--- Data supplied ---

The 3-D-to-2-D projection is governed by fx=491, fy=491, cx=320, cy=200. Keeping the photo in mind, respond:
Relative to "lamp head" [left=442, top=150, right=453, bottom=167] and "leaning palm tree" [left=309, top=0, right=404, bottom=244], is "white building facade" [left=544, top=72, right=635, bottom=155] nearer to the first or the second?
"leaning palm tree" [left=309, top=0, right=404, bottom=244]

--

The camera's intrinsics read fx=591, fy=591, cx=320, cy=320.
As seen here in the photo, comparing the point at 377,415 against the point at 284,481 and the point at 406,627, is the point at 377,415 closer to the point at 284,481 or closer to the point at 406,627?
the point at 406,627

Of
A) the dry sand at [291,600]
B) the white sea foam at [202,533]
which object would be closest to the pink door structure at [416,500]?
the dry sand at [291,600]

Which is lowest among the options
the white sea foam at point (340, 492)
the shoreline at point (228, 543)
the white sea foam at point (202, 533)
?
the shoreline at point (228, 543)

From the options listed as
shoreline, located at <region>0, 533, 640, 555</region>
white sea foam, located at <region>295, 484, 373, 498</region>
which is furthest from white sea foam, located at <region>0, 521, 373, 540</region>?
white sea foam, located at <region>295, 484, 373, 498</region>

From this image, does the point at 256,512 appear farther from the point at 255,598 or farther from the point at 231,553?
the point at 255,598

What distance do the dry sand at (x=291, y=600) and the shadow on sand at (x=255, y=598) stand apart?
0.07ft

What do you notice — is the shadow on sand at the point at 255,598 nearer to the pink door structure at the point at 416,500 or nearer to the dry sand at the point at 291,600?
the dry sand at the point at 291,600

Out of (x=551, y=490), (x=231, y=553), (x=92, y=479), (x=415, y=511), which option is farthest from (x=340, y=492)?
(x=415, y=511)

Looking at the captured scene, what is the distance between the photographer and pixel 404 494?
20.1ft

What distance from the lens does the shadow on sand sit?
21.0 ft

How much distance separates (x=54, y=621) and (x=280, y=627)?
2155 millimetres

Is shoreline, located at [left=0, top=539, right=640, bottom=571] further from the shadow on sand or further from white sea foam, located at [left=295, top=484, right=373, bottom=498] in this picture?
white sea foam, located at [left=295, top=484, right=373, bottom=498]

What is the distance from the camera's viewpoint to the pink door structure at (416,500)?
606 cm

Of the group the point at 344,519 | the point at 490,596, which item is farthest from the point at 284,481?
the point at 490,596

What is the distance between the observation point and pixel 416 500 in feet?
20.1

...

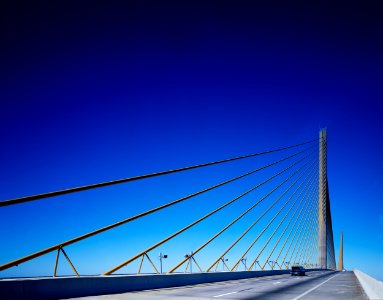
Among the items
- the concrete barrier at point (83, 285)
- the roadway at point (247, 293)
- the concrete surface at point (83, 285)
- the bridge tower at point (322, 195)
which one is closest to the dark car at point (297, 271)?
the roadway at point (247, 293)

--- Exercise details ---
Filter the material above, keeping only the lines that contain the string "tree", and copy each of those lines. Case counts.

--- Exercise result ---
Relative to "lamp head" [left=442, top=150, right=453, bottom=167] and "leaning palm tree" [left=309, top=0, right=404, bottom=244], is "white building facade" [left=544, top=72, right=635, bottom=155] nearer to the first or the second?
"leaning palm tree" [left=309, top=0, right=404, bottom=244]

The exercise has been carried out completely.